*Objet de l'exercice*. Prolongez le billet ci-dessous sur la correspondance entre Albert Camus et René Char en reprenant après sa dernière phrase.

*Extrait du document*.
^^^^^^^^
Publié le par fethiok









Lors de mon voyage  à Avignon;j'ai eu le plaisir d'assister à un récital vocal et musical intitulé:"Char,Camus ou les deux soleils de Sénac",de la compagnie Ciel du piano voyageur". Cette représentation m'a amené dès mon retour à Grenoble à me mettre  à la quête du livre:"Albert Camus – René Char, Correspondance 1946-1959". J'ai pu le trouver et j'ai entamé sa lecture,un pur bonheur.


Dès leur première rencontre, en 1946, ils se reconnurent.

Derrière eux, il y avait la guerre, la Résistance, et les engagements d'avant-guerre.

Ils appartenaient à la même espèce d'hommes.

De ce passé, des combats menés, et de ceux à mener encore naquit un respect mutuel sur lequel s'épanouit une profonde amitié.
^^^^^^^^
*Données affichées*.
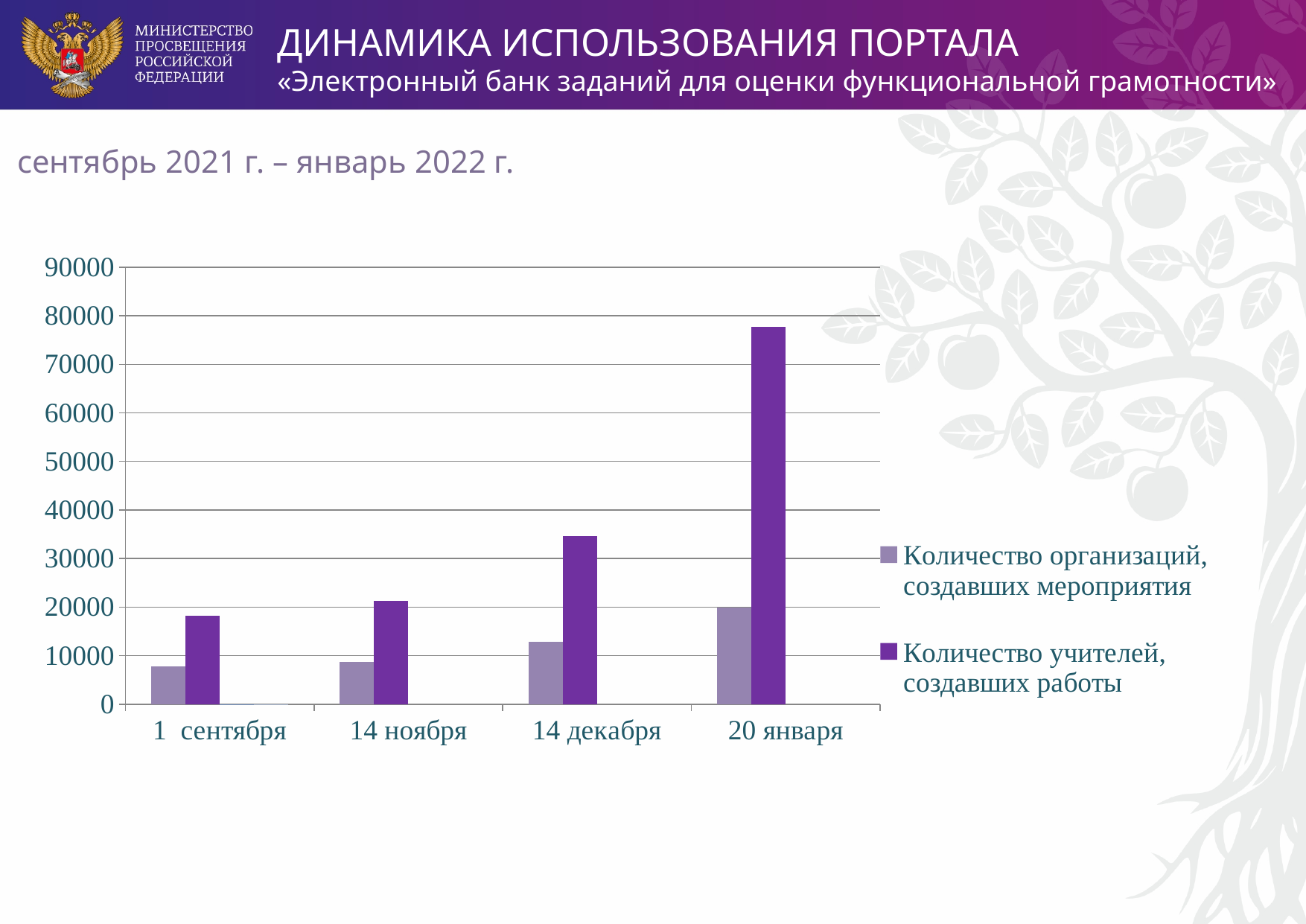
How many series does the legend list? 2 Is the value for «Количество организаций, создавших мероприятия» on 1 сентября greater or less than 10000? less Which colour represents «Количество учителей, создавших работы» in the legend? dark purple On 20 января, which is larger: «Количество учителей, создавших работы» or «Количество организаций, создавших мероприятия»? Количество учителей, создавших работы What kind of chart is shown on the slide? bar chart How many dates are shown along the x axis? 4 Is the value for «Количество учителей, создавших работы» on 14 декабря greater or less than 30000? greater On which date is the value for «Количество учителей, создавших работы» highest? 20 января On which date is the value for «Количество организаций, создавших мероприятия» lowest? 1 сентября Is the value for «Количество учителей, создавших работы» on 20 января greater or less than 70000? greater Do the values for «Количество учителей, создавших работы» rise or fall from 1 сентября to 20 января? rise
^^^^^^^^
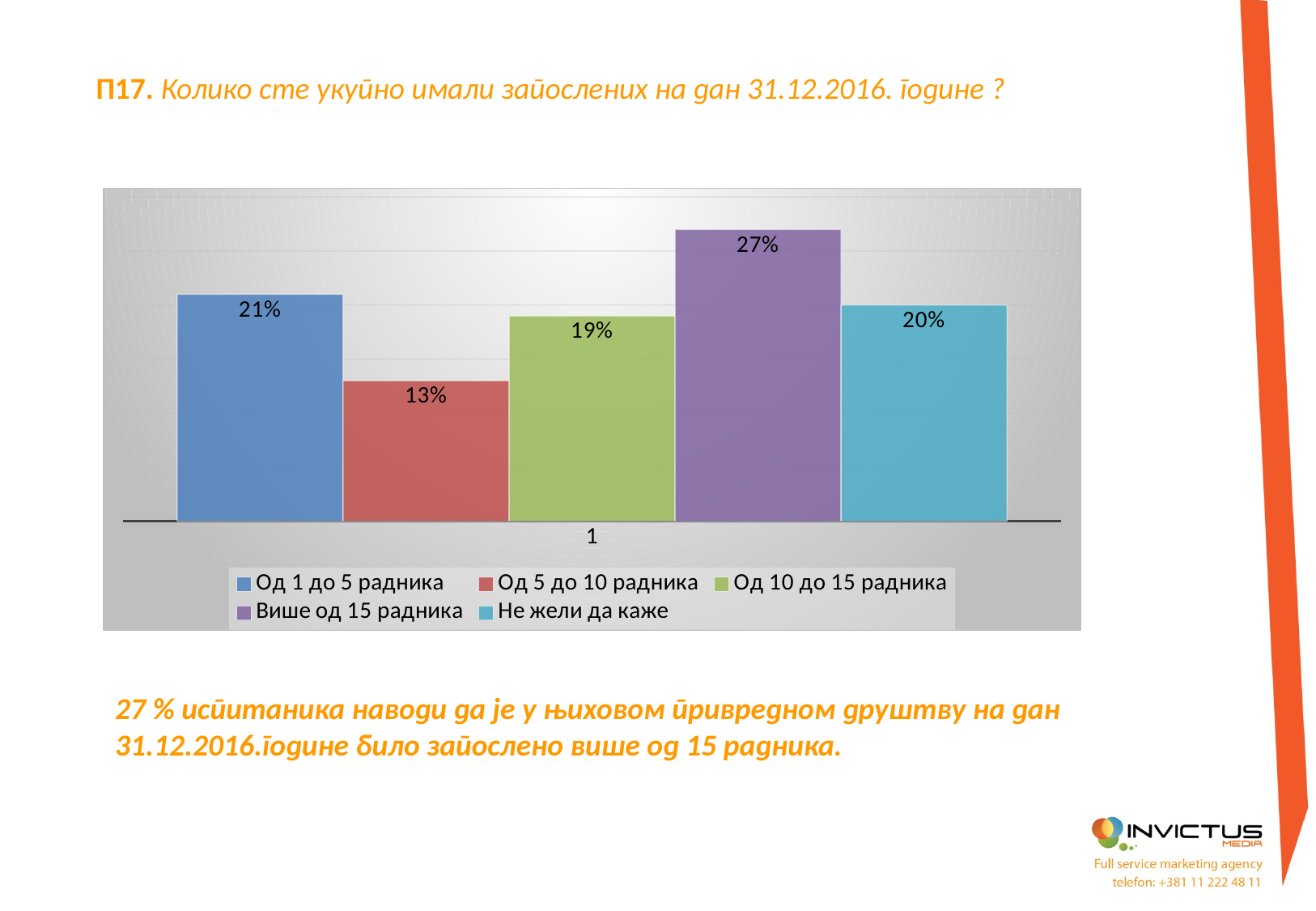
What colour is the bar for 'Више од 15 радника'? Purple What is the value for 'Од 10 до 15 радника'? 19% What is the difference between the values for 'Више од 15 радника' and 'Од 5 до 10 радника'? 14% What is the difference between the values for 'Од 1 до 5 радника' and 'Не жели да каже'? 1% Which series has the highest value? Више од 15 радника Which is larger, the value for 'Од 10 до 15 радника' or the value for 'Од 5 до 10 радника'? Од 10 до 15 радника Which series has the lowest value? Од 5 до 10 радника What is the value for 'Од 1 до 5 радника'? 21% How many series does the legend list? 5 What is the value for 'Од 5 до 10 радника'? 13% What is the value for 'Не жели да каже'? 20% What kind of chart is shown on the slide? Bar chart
^^^^^^^^
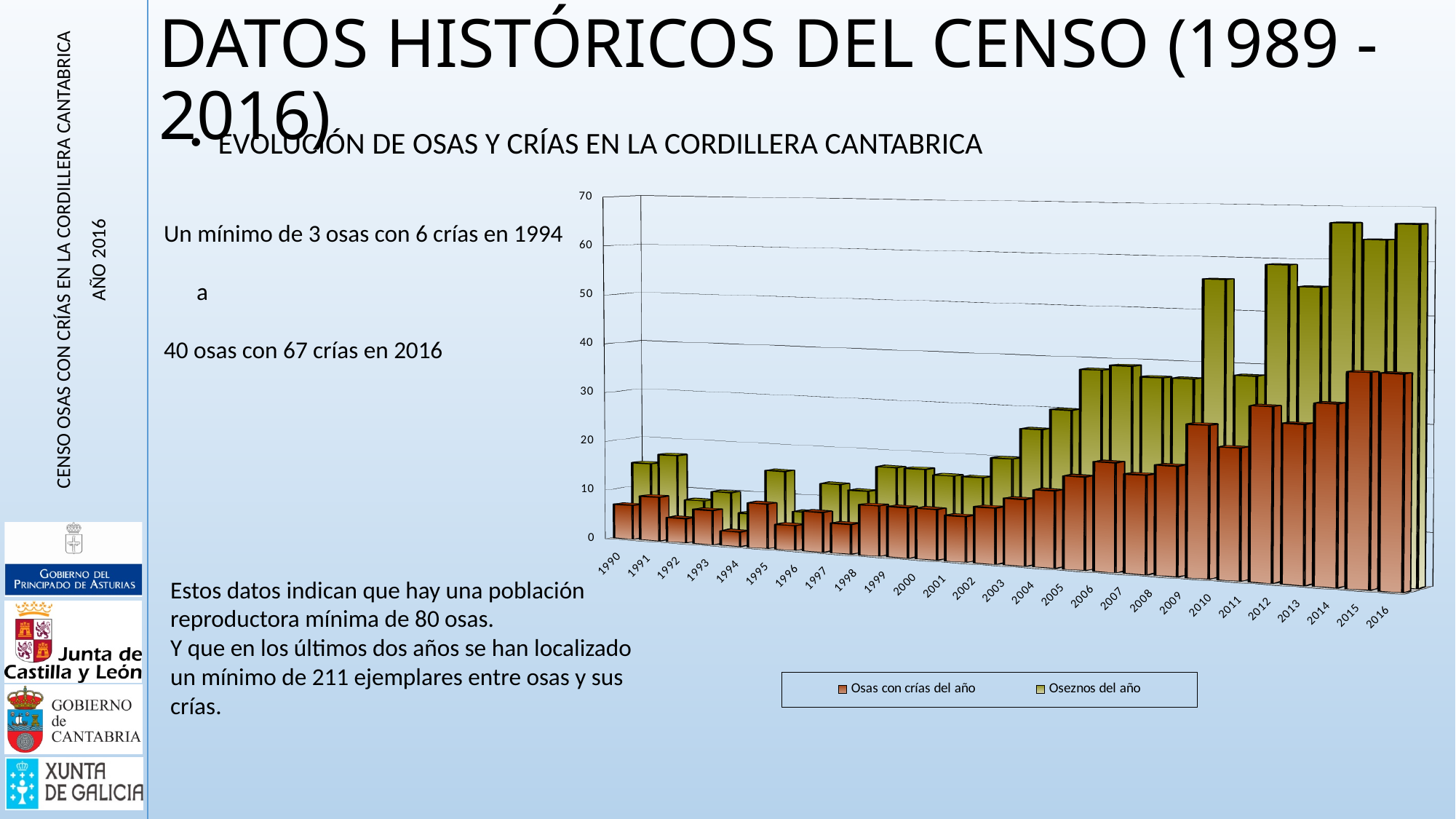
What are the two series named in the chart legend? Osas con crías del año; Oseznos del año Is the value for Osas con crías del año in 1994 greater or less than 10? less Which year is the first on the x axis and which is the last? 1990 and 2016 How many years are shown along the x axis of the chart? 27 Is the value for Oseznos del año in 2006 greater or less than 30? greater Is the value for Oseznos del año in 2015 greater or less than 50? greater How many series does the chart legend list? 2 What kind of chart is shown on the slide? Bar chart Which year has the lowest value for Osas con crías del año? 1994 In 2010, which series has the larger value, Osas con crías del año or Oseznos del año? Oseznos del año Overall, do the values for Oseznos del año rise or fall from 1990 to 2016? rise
^^^^^^^^
*Espace de réponse*.
La correspondance d'Albert Camus et René Char suit le lien précieux que l'écrivain et le poète développèrent au fil de leurs écrits respectifs, de leurs doutes, de leurs succès, de leurs préoccupations.

Tous deux se tiennent au courant de leurs travaux, s'envoient ou se font envoyer leurs manuscrits à peine achevés, se dédicacent leurs livres.

Il tient dans ces gestes non seulement une admiration réciproque, mais aussi et surtout le sentiment de maintenir le cap dans la même direction.

Si l'un comme l'autre demeure le plus souvent laconique sur les difficultés qu'il rencontre, pour ne pas « encombrer » l'autre, ni alourdir un quotidien qu'il sait déjà chargé, l'ami vient rappeler sa présence, demander des nouvelles, renouveler sans cesse son soutien. Leur commune délicatesse est exemplaire.

Malgré la pudeur, lorsqu'avec le temps les soucis deviennent trop pesants, et qu'avec le temps aussi la confiance et l'estime se renforcent encore, ils s'épanchent plus longuement.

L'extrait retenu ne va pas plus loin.